/---

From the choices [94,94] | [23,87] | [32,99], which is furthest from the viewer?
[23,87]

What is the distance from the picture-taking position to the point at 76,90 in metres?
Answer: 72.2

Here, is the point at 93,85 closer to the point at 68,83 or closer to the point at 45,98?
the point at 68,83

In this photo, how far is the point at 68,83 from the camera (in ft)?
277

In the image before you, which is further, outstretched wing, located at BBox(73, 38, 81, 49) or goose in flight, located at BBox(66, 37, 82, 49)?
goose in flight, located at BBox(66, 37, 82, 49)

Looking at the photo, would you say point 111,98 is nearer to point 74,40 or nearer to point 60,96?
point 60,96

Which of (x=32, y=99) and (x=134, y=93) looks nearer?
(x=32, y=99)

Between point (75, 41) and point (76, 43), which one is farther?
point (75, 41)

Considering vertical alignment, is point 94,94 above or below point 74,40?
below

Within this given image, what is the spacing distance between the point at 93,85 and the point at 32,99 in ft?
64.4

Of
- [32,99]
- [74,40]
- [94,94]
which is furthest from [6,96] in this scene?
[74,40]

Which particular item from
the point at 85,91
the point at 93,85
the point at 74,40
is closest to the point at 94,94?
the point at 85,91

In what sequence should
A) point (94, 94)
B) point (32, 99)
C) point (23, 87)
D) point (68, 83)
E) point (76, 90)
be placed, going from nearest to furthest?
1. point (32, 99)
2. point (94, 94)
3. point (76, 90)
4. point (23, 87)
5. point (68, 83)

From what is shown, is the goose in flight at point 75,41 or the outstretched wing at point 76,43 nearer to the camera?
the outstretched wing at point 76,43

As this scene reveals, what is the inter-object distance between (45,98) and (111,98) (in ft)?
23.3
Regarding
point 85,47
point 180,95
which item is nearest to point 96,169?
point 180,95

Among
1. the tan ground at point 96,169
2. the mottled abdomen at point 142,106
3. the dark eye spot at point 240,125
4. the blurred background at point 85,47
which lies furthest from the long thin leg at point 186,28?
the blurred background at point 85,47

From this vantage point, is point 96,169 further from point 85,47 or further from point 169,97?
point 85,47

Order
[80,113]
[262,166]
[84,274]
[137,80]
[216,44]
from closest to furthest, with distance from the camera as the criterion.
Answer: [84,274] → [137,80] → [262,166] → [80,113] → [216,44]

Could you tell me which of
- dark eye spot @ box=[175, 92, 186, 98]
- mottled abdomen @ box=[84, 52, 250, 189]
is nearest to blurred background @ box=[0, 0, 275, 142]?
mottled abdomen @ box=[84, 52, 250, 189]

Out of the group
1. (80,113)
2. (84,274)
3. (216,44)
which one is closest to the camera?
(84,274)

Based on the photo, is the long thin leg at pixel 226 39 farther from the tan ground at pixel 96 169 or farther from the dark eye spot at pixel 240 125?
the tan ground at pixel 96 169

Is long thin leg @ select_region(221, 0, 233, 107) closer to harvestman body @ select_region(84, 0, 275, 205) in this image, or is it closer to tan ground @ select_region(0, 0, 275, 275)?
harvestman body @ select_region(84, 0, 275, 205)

\---

Work to be completed:
Retype, exactly and only, the lines running from the one with "As this scene" through the final line of the listing above.

Solution to this exercise:
As this scene reveals, what is the inter-object distance between (45,98) and (111,98) (in ft)?
23.3
Regarding
point 85,47
point 180,95
which item is nearest to point 96,169?
point 180,95

Among
1. the tan ground at point 96,169
2. the mottled abdomen at point 142,106
3. the dark eye spot at point 240,125
4. the blurred background at point 85,47
which lies furthest from the long thin leg at point 186,28?
the blurred background at point 85,47

From this vantage point, is point 96,169 further from point 85,47 or further from point 169,97?
point 85,47

Order
[80,113]
[262,166]
[84,274]
[137,80]
[216,44]
from closest to furthest, with distance from the camera as the criterion.
Answer: [84,274] → [137,80] → [262,166] → [80,113] → [216,44]

Could you tell me which of
- dark eye spot @ box=[175, 92, 186, 98]
- mottled abdomen @ box=[84, 52, 250, 189]
is nearest to blurred background @ box=[0, 0, 275, 142]?
mottled abdomen @ box=[84, 52, 250, 189]

Out of the group
1. (80,113)
2. (84,274)
3. (216,44)
which one is closest to the camera?
(84,274)

Based on the photo, is the long thin leg at pixel 226 39 farther from the tan ground at pixel 96 169 or farther from the dark eye spot at pixel 240 125?
the tan ground at pixel 96 169

Is long thin leg @ select_region(221, 0, 233, 107) closer to harvestman body @ select_region(84, 0, 275, 205) in this image, or is it closer to tan ground @ select_region(0, 0, 275, 275)?
harvestman body @ select_region(84, 0, 275, 205)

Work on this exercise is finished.